Maladie auto-immune : qu’est-ce que c’est ?

Les maladies auto-immunes semblent demeurer un mystère pour la science. Elles touchent 5 à 8 % de personnes dans le monde et sont présentes aussi bien chez les hommes que chez les femmes. Que doit-on en savoir ?  

Qu'est-ce qu'une maladie auto-immune ?

Les maladies auto-immunes sont la résultante d'une anomalie du système immunitaire d'un individu. Ce dysfonctionnement conduit alors ce dernier à agresser ses propres composants. En effet, le système immunitaire a pour principale fonction de prendre soin des cellules de notre organisme afin de les protéger. Lorsque survient une maladie auto-immune, l'inverse se produit : le système immunitaire en vient à détruire ses propres cellules.

    Quelles sont les causes des maladies auto-immunes ?

    Jusqu'à présent, les causes exactes de ce phénomène ne sont pas encore déterminées par les scientifiques. Ils ne se basent que sur des facteurs de risque que sont le terrain génétique, les hormones sexuelles et les facteurs environnementaux.

    Le terrain génétique

    Entendons par terrain génétique la prédisposition d'une personne à développer des symptômes d'une maladie. Cette aptitude est souvent héréditaire. Il s'agit plus précisément de tendances familiales qui induisent un risque plus élevé de développer certaines maladies inflammatoires. Lorsque par exemple un parent est atteint au premier ou au deuxième degré d'une maladie auto-immune, on est beaucoup plus exposé. Les parents du 1er et 2e degré sont respectivement le père et la mère, les frères et les sœurs.

    Les hormones sexuelles

    De nombreuses études faites sur le sujet démontrent que les femmes semblent être beaucoup plus touchées par les maladies auto-immunes que les hommes. Ce sont notamment celles en âge de procréer qui sont les plus à risque. Toutes les femmes possèdent en effet le chromosome X en double et ce dernier serait très probablement lié à certains gènes intervenant dans la régulation du système immunitaire. Ceci favorise fortement l'apparition des maladies auto-immunes.

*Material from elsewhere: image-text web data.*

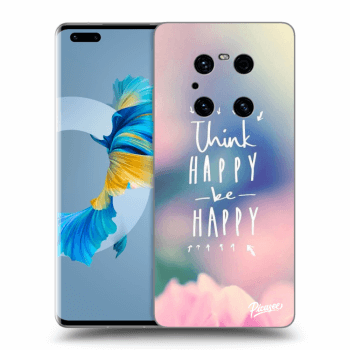 Ovitek za Huawei Mate 40 Pro - Think happy be happy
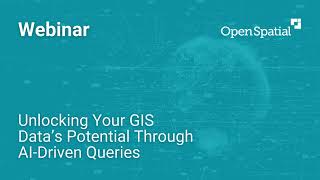Unlocking Your GIS Data’s Potential Through AI-Driven Queries Wealth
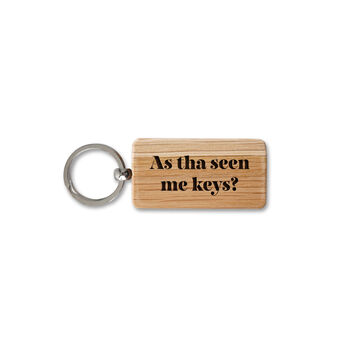 Up North Rectangular Oak Keyring 'As Tha Seen Me Keys' | Novelty Keyring | House Keys, 2 of 2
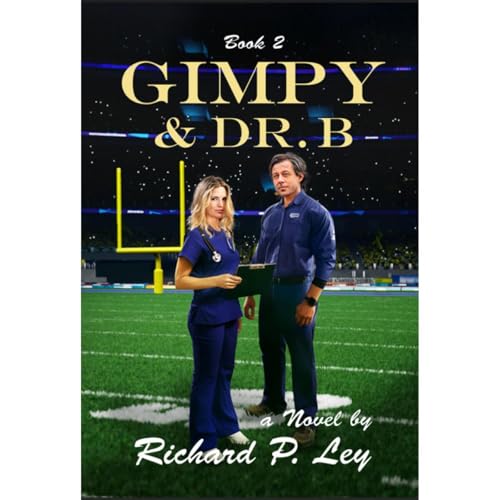 Gimpy & Dr. B: Book Two Audiolibro Por Richard P. Ley arte de portada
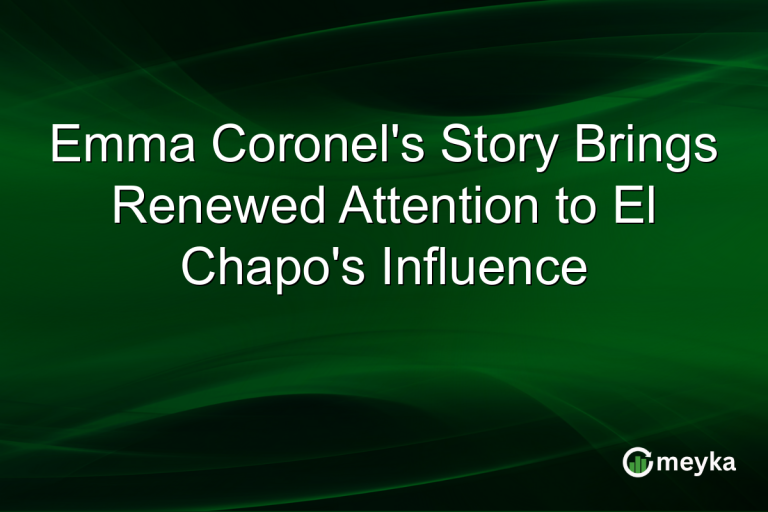 Emma Coronel's Story Brings Renewed Attention to El Chapo's Influence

    Les facteurs environnementaux

    Il faut reconnaître que notre environnement est de plus en plus dégradé. Les rayons ultraviolets et les virus sont donc quelques-unes des causes des maladies auto-immunes. Sont également en cause, certains agents chimiques et certains médicaments. Chacun de ces facteurs va créer une réponse anormale de type immunologique. Celle-ci va alors générer à long terme des dysfonctionnements du système de défense de l'organisme.

    Les catégories de maladies auto-immunes et les symptômes

    On distingue deux grandes catégories de maladies auto-immunes. D'une part, les maladies auto-immunes appelées "spécifiques d'organe". Elles sont ainsi dénommées parce qu'elles n'atteignent qu'un seul organe du corps. D'autre part, on a les maladies auto-immunes appelées "non spécifiques d’organe ". Elles touchent plusieurs organes à la fois.

    Quant aux manifestations cliniques des maladies auto-immunes, elles varient d'un individu à un autre. Toutefois, les premiers symptômes sont une inflammation des organes attaqués. Le futur malade découvre ainsi des rougeurs ou ressent de la douleur. L'organe concerné peut également subir un gonflement.

    Cependant, il peut arriver que l'inflammation ne soit pas ressentie. Dans le cas du diabète par exemple, les cellules pancréatiques sont détruites dans le silence et c'est après la cicatrisation du processus inflammatoire que surviennent le dysfonctionnement et l'apparition de symptômes. En fonction de la maladie, ces symptômes peuvent faire naître des complications.

    À quel spécialiste s'adresser ?

    Le médecin interniste est le plus habilité à détecter et à prendre en charge une maladie auto-immune. Par ailleurs, celle-ci ne se guérit pas. Le corps médical procède plutôt par une suppression progressive des symptômes en fonction des organes touchés. Généralement, les patients suivent même un traitement à vie. Ce dernier est souvent basé sur des solutions thérapeutiques et une meilleure hygiène de vie. Des immunosuppresseurs et des corticoïdes sont également préconisés. Il faut tout de même mentionner que les recherches continuent et que l'espoir d'un traitement précis est toujours permis.